ACTUALITÉS
Ateliers
pour enfants dans un grand magasin de la banlieue bordelaise
EXPOSITION
U.F.O.L.E.A.
Il était habituel
que le groupe girondin participe à l'élaboration de l'exposition U.F.O.L.E.A.
qui a lieu chaque année à la Galerie des Beaux-Arts,
en plein centre de Bordeaux.
Cette année,
plusieurs camarades pensèrent qu'il serait bon que l'on participe à cette
exposition, mais en essayant de sortir de son cadre traditionnel (forme
de exposition lieu). Des contacts furent pris avec le syndicat des commerçants
et finalement parallèlement à l'exposition dans la Galerie des Beaux-Arts
où une était consacrée à la pédagogie Freinet des oeuvres des enfants
de nos classes (peintures, sculptures, tapisseries, plâtres etc.) furent
exposées dans les vitrines des commerçants du centre de la ville avec
le macaron I.C.E.M. - Pédagogie Freinet.
Déjà, cette
manifestation entrait dans le cadre de la sensibilisation de la ville
au prochain congrès I.C.E.M. de Pâques 75.

_EXTRAIT DE DONNÉES_
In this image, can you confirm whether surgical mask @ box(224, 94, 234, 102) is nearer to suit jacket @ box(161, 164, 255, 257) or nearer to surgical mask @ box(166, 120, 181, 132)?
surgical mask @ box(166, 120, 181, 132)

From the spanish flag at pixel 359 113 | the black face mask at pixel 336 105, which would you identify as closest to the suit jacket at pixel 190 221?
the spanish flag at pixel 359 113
* * *
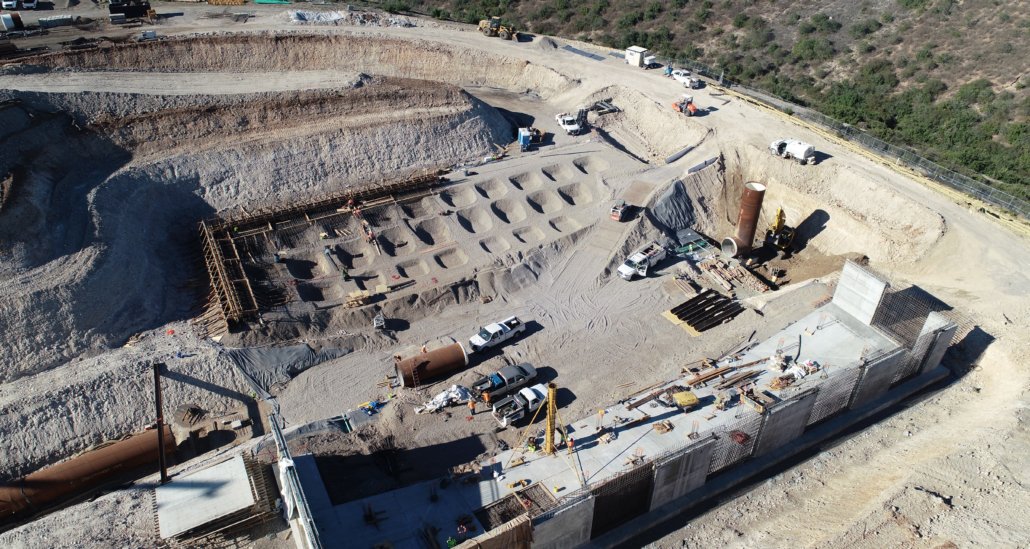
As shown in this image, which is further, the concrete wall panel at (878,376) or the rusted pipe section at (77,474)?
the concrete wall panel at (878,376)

_ÉNONCÉ DE LA TÂCHE_
Recopiez à l'identique l'extrait du texte sur l'exposition U.F.O.L.E.A., de « qui a lieu chaque » à « - Pédagogie Freinet. ».

_SOLUTION_
qui a lieu chaque année à la Galerie des Beaux-Arts,
en plein centre de Bordeaux.
Cette année,
plusieurs camarades pensèrent qu'il serait bon que l'on participe à cette
exposition, mais en essayant de sortir de son cadre traditionnel (forme
de exposition lieu). Des contacts furent pris avec le syndicat des commerçants
et finalement parallèlement à l'exposition dans la Galerie des Beaux-Arts
où une était consacrée à la pédagogie Freinet des oeuvres des enfants
de nos classes (peintures, sculptures, tapisseries, plâtres etc.) furent
exposées dans les vitrines des commerçants du centre de la ville avec
le macaron I.C.E.M. - Pédagogie Freinet.